The Lockheed Skunk Works (now Lockheed Martin) built the original SR-71 aircraft.
The first aircraft to enter service was delivered to the 4200th (later, 9th) Strategic Reconnaissance Wing at Beale Air Force Base, California, in January 1966.
Each aircraft is 107.4 feet long, has a wingspan of 55.6 feet, and is 18.5 feet high (from the ground to the top of the rudders, when parked). Gross takeoff weight is about 140,000 pounds, including a possible fuel weight of 80,280 pounds.
Throughout its career, that came to an end on Oct. 9, 1999, no SR-71 was reportedly lost nor damaged due to hostile actions: the SR-71 flew above Mach 3 at 85,000 feet, with a reported top speed of Mach 3.4 during flight testing and Mach 3.5 during on an operational sortie while evading a missile over Libya.

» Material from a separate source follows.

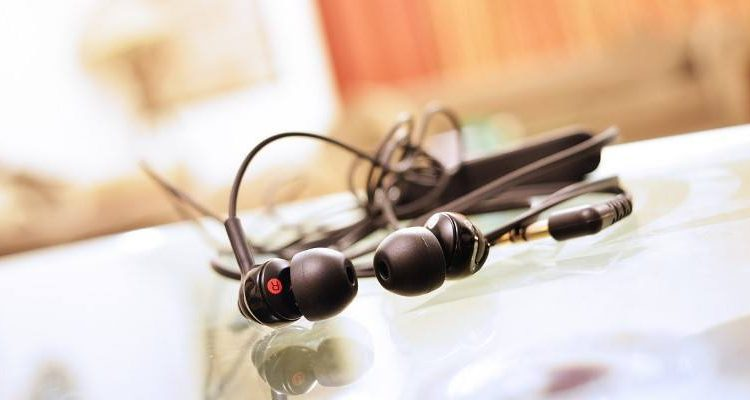 In-Ear vs. Earbud Headphones: Is There a Difference? | Computing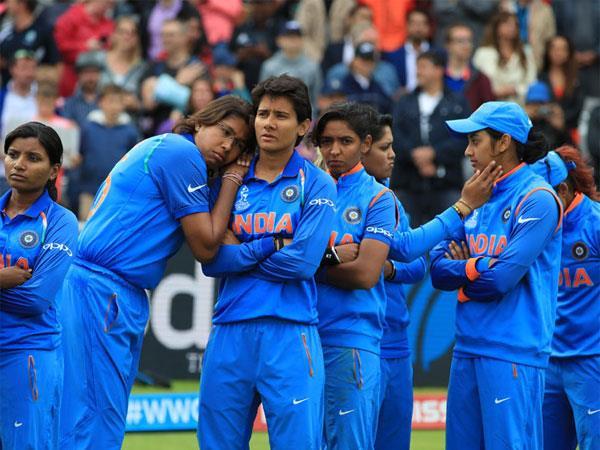 वर्ल्ड कप फाइनल के बाद भारतीय महिला क्रिकेट टीम के लिए दिग्गजों ने किए ये खास Tweet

The Pratt & Whitney J58 was a jet engine that powered the Lockheed A-12, and subsequently the YF-12 and the SR-71 aircraft. It’s been called “black magic”: an engine that can push a plane from 0 to Mach 3.2 without breaking a sweat.
For a quarter-century, Lockheed’s Mach 3 SR-71A Blackbird reconnaissance aircraft dominated the skies as no other. As SR-71 pilot and author Brian Shul once noted, more people have stood atop Mt. Everest than have flown what remains the world’s fastest, highest-flying jet. A total of 32 aircraft were built.
The last flight of an SR-71 took place on Oct. 9, 1999, during the Edwards AFB Open House Airshow.
Fourteen years later, in 2013, Lockheed Martin’s Skunk Works, the legendary division that designed airplanes which represented a giant leap for their times such as the F-104, the U-2, the Blackbird family or the F-117A stealth fighter jet, revealed the existence of a sort of SR-71 replacement: a Hypersonic intelligence, surveillance and reconnaissance (ISR) and strike aircraft dubbed SR-72, designed for Mach 6.